**What to work on**: Every line of the records that holds the word "site" should be copied.

**Dataset entries**:
____________

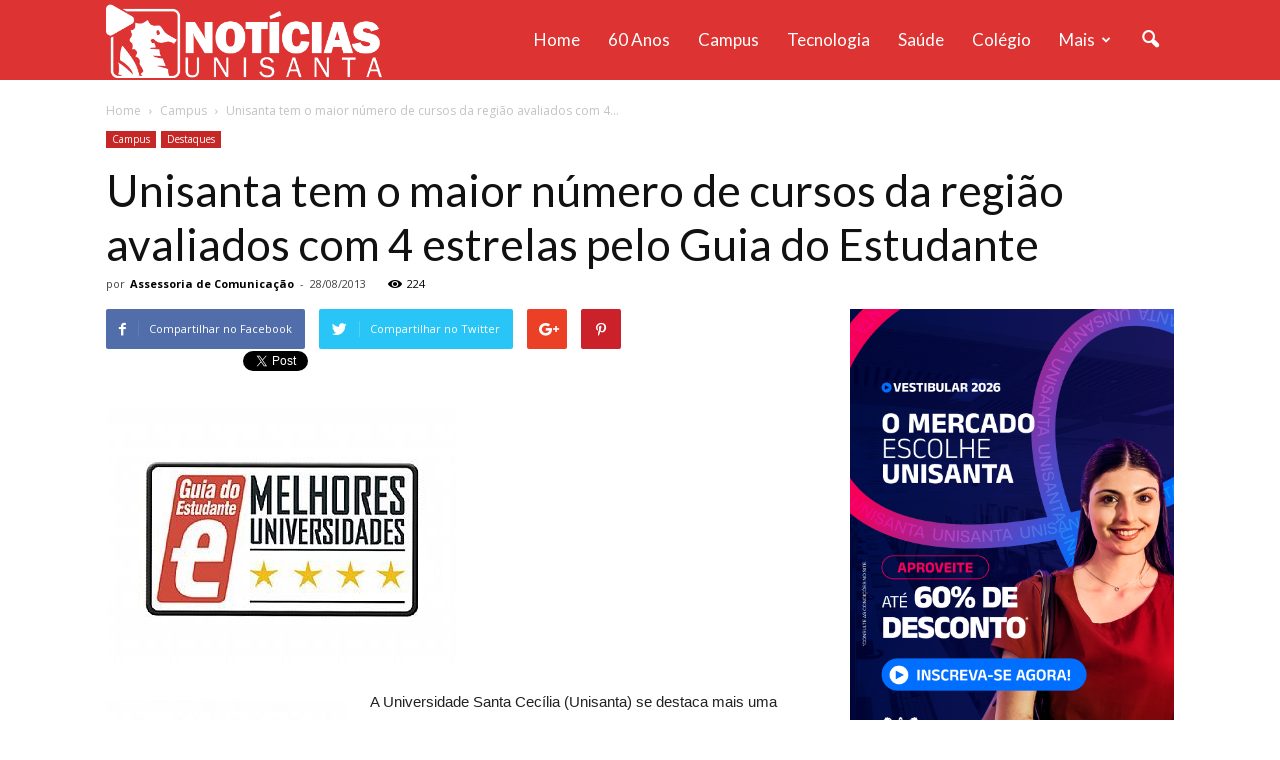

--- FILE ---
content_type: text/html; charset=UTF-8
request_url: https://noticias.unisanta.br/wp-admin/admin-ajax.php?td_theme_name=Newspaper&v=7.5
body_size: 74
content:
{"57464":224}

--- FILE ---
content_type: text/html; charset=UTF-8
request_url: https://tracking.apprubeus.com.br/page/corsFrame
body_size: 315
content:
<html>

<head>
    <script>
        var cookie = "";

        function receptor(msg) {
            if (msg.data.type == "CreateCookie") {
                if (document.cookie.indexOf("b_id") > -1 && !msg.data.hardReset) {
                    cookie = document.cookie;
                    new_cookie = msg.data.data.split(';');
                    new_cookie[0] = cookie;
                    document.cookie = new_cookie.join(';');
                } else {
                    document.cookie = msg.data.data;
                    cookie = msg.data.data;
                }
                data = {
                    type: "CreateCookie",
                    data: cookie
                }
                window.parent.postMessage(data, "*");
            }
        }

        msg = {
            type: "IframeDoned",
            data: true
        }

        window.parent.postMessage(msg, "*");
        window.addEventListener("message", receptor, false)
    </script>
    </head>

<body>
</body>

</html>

____________

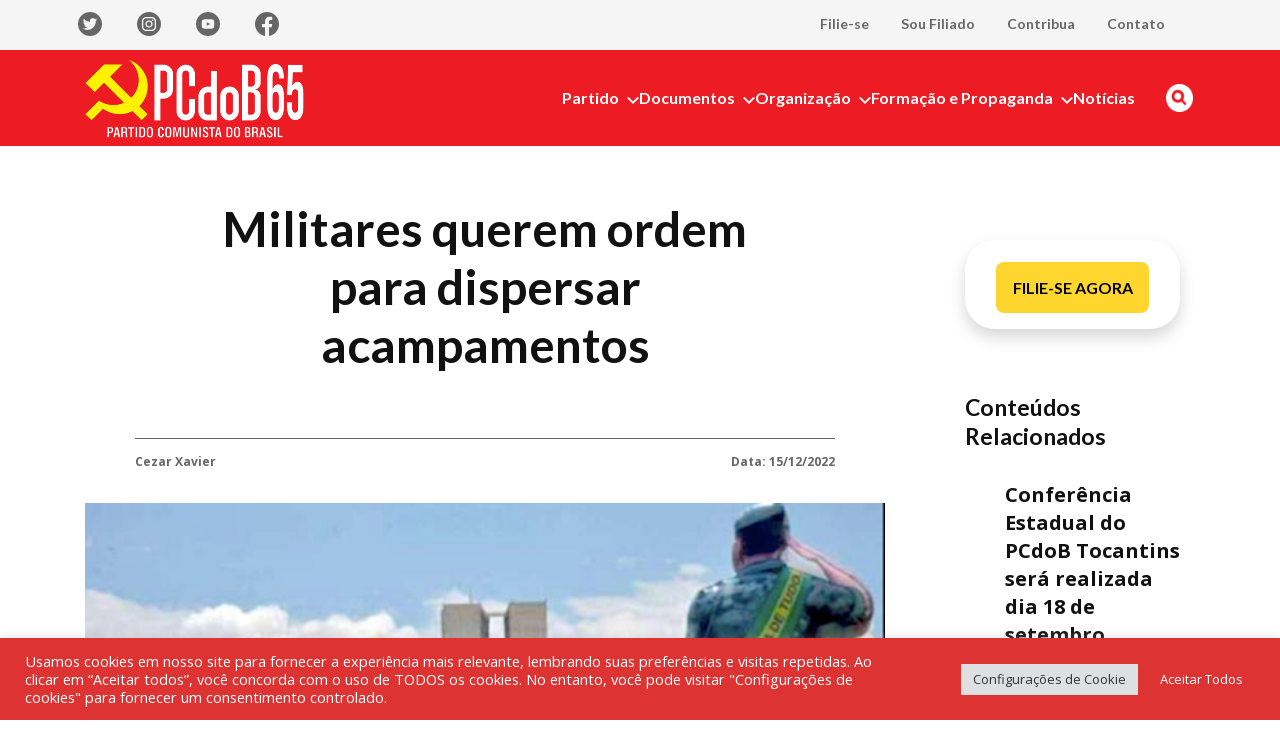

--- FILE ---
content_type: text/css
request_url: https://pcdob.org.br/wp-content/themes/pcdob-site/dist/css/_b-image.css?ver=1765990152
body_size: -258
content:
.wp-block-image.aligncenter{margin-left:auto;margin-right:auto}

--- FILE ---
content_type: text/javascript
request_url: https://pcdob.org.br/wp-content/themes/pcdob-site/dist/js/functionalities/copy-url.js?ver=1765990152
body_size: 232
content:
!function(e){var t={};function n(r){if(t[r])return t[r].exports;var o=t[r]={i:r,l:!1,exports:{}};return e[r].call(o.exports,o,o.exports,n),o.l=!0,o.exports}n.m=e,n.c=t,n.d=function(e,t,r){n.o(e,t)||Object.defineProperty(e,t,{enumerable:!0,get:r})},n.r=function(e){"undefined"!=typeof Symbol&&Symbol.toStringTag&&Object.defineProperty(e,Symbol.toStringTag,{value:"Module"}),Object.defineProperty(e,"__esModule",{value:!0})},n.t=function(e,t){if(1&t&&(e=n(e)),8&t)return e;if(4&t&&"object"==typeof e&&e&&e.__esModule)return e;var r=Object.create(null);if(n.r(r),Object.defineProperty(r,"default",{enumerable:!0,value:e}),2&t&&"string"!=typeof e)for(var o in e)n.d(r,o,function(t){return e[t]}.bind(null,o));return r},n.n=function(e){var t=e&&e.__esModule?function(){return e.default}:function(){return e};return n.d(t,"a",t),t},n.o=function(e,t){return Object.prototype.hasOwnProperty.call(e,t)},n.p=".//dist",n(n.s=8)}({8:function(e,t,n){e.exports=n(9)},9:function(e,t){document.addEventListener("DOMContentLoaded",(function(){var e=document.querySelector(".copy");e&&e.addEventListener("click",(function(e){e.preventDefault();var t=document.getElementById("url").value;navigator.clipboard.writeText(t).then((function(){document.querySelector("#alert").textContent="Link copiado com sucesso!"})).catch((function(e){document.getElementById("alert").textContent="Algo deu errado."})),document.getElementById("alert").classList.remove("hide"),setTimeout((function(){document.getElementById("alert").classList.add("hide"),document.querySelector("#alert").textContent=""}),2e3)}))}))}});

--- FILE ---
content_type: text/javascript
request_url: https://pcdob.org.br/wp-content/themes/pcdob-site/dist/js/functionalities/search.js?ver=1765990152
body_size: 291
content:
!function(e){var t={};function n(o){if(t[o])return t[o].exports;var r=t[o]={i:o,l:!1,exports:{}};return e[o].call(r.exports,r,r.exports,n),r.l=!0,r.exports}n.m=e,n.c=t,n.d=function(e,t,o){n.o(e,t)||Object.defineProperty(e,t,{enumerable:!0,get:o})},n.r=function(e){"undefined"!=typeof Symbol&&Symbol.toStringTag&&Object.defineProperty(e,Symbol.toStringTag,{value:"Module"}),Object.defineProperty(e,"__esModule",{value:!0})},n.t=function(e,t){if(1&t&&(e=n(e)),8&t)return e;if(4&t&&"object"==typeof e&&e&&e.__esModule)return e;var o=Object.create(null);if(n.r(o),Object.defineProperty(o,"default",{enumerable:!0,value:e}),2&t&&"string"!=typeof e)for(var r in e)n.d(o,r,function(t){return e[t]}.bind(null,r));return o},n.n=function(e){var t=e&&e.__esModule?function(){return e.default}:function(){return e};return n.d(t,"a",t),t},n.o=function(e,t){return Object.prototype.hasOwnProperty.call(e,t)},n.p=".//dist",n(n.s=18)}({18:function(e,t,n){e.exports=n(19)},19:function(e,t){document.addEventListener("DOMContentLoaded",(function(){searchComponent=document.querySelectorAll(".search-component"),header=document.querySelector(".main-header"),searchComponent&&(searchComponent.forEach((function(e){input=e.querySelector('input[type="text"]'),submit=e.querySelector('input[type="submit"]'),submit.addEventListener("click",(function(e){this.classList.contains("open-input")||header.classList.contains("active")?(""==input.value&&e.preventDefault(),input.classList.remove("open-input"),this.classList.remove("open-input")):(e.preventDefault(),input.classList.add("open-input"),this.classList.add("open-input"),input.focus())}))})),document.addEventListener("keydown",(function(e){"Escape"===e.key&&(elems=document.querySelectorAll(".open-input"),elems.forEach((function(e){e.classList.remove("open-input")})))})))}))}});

____________

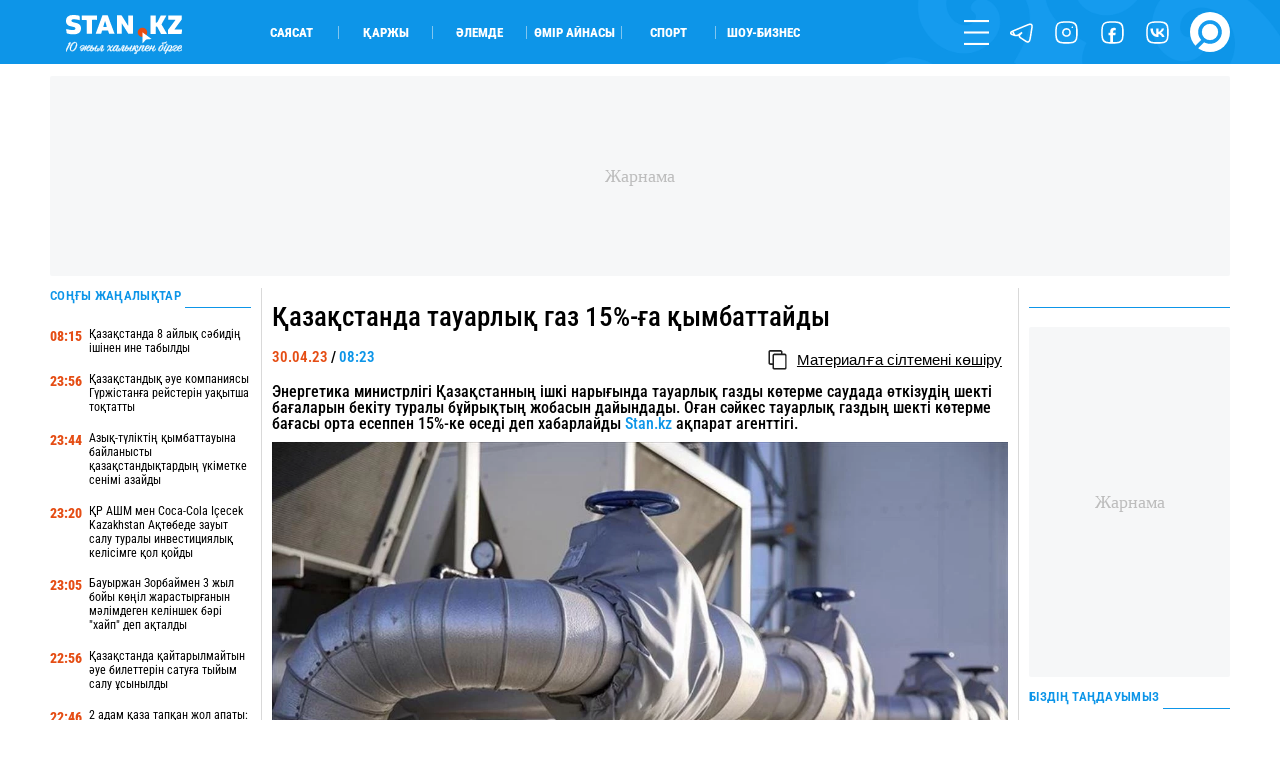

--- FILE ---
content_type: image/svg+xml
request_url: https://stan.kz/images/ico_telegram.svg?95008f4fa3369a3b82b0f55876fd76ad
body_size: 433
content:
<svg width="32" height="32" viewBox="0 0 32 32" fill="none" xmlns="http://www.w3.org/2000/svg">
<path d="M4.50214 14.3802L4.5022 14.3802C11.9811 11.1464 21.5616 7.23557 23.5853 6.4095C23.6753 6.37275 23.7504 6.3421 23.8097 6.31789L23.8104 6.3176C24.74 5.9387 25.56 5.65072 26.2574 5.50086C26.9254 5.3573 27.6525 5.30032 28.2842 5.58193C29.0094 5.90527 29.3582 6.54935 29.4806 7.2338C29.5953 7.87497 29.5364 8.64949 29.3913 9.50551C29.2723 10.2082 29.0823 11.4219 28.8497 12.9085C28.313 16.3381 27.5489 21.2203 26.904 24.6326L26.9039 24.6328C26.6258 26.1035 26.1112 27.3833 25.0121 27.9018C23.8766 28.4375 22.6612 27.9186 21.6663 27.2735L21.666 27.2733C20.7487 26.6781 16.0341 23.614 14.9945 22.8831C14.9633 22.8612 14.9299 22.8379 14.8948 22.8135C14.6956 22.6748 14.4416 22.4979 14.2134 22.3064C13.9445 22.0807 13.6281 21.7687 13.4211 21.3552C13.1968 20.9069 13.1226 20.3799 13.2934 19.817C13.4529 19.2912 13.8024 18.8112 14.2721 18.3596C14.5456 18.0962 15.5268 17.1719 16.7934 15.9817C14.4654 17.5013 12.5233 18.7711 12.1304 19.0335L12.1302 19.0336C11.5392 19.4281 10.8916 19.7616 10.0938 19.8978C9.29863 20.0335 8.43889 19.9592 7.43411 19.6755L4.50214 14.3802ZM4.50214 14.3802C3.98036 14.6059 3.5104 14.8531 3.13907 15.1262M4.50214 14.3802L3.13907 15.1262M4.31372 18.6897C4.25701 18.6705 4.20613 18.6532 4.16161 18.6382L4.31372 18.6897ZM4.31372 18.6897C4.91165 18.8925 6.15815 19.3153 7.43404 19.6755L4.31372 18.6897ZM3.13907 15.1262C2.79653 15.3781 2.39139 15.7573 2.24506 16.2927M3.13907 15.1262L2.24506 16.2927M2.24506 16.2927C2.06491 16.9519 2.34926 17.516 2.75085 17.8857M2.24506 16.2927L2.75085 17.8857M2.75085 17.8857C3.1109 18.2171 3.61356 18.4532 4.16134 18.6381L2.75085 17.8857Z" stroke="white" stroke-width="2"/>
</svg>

____________

**Solution**:
request_url: https://pcdob.org.br/wp-content/themes/pcdob-site/dist/css/_b-image.css?ver=1765990152
request_url: https://pcdob.org.br/wp-content/themes/pcdob-site/dist/js/functionalities/copy-url.js?ver=1765990152
request_url: https://pcdob.org.br/wp-content/themes/pcdob-site/dist/js/functionalities/search.js?ver=1765990152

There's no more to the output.